Two different encounters, two different responses. I do not know whether I have done the right thing, but I know I will not regret.
1. Will you pay for me?
As my husband and I were queuing to pay for the groceries at the supermarket, a woman in her 50s approached us and asked us to pay for a bottle of 1.5l Coke. My first response was to reject her. My husband, on the other hand, pitied her and asked why she wanted us to pay. She said her mother wanted to drink and she was unable to pay because she was jobless.
As I was the one who was paying for the groceries, my husband had to reject her no matter how much he pitied her. My husband asked her to ask other people instead. When we had done shopping, we took a glance at her and she was still asking around but no one wanted to pay for her.
Later, my husband told me her mother looked like a retarded person. I did not see her mother. Still, based on the following reasons, I insist that I will not pay for her:
(a) Coke is not healthy food. If she wanted to buy a loaf of bread, a tin of biscuits or a packet of noodles, I would consider paying.

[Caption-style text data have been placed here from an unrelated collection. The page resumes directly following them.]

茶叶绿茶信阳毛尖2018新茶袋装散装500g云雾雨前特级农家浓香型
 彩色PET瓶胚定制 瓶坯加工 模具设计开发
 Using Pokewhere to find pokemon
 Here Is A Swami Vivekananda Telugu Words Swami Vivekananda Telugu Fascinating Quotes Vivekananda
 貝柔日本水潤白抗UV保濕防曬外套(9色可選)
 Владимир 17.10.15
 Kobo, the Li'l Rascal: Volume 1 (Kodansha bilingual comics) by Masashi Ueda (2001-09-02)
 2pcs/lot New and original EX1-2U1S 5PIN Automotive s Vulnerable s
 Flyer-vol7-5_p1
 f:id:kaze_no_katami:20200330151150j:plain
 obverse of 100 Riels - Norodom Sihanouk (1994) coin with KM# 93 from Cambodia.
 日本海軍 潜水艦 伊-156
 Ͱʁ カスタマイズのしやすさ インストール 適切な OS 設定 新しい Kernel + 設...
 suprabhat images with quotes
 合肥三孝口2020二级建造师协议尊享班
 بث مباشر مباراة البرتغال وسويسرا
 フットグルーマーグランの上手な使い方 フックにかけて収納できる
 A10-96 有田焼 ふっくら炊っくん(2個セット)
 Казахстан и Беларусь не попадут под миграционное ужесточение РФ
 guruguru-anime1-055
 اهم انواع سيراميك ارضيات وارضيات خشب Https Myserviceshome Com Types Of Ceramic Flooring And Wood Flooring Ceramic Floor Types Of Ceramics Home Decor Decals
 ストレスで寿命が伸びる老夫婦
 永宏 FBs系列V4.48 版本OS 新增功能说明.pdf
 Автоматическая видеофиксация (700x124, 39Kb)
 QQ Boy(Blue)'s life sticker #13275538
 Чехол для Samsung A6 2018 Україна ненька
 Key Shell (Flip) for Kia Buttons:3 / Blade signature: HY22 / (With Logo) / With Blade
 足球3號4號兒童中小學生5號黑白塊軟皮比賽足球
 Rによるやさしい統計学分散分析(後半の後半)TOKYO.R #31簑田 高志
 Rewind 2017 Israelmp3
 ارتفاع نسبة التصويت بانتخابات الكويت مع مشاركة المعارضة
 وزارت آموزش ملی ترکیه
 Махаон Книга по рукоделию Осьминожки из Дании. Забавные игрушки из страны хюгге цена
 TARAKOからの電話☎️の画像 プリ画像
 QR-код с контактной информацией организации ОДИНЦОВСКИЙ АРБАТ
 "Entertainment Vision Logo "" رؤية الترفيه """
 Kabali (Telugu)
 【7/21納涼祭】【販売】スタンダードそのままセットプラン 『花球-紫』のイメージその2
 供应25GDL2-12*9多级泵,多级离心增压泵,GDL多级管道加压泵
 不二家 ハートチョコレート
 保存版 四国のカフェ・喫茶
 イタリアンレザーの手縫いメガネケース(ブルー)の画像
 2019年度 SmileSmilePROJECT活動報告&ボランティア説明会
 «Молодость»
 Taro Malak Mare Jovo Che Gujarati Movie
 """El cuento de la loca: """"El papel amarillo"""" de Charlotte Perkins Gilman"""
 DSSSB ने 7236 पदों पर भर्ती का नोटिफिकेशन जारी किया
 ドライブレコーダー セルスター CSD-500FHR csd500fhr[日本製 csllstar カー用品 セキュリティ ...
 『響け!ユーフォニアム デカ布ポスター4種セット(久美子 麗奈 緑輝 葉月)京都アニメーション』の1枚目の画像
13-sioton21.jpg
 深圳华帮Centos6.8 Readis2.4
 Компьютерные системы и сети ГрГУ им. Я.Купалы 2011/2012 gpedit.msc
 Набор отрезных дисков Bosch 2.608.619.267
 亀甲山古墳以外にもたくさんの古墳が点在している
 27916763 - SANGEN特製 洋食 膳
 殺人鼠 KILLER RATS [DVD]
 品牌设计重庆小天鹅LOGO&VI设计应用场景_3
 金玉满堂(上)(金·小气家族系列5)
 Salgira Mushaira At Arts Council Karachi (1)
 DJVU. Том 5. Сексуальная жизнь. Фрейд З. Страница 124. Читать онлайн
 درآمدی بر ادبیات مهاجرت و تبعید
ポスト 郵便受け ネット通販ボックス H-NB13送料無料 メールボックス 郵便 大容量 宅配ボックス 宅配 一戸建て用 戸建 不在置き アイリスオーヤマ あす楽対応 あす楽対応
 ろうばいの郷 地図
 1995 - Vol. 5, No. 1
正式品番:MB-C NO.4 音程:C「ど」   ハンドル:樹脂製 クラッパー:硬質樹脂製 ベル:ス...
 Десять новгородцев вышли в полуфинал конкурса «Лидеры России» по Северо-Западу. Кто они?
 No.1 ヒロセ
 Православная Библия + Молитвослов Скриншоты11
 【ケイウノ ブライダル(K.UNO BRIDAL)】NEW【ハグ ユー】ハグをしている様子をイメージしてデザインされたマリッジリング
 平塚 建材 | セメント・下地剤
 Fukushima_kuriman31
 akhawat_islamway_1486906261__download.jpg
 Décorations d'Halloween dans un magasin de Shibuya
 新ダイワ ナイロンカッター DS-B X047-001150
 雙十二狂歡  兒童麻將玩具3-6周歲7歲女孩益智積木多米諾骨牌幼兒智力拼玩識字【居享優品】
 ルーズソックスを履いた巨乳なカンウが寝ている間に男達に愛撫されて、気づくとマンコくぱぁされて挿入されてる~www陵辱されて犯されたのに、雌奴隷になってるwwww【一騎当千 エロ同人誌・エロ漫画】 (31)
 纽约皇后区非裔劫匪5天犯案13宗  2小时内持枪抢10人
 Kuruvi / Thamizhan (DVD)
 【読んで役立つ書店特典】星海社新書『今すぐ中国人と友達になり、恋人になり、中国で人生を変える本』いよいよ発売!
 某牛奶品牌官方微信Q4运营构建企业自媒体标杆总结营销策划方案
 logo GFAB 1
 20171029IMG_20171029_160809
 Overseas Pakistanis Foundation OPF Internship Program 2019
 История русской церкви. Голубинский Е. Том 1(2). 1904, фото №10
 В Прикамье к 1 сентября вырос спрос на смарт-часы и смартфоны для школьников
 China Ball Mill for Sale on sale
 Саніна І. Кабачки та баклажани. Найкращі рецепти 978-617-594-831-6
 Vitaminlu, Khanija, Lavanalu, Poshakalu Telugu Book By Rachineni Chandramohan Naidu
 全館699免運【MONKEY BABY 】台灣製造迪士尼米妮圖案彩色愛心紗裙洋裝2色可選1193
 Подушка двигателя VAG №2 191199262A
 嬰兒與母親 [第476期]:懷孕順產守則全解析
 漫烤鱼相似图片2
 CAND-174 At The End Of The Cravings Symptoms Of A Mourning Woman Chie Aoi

(b) Coke is for drinking. I would buy food for someone so that he or she would not get hungry but not drinks. Singapore pipe water is safe for drinking, so a person can always get free water. OK, maybe I am too harsh… I would consider buying the person a bottle of mineral water.
(c) The woman can always go to Ministry of Social and Family Development to get some help. If she does not know where to start, she can always go to any community centre to ask.
(d) There are too many con people out there and I do not trust the woman.
2. Can you give us 10 cents?
I was taking the lift down and saw my neighbour’s boy and two other children at the lift door. He asked me for 10 cents. Before I could ask further, he said he wanted to buy ice cream. There were two boys and a girl. I know the two boys, they live at my block. I asked whether 10 cents was enough. The girl showed me that she had 45 cents and she was short of 10 cents to buy an ice cream. The other boy said they (the two boys) needed 50 cents each.
So, I gave the two boys 50 cents each and the girl 10 cents. The girl said thank you happily while my neighbour’s boy teased her, “She is my neighbour, not yours.”
I laughed inside my heart at the boy’s comment. I like girls more than boys, and since they are together, they must be friends, though she is not my neighbour. I won’t tell the little boy that I would rather pay for the girl. I walked away happily.
Why I pay for the children?
(a) I know the two boys.
(b) I like the girl.
(c) I have always wanted to help the old ice cream vendor but I cannot eat ice cream and other cold food. I do not want to pay the ice cream vendor without getting the ice cream because he may think that I pity him. This is just a good chance for me to help the old vendor indirectly.
(d) I feel happy when I help them.
In both situations, I use logical facts to analyze. Of course, the second situation has an advantage because I know the boys and the old ice cream vendor sells ice cream daily nearby my neighbourhood.
Do you help with a condition? Please share your views. Thanks.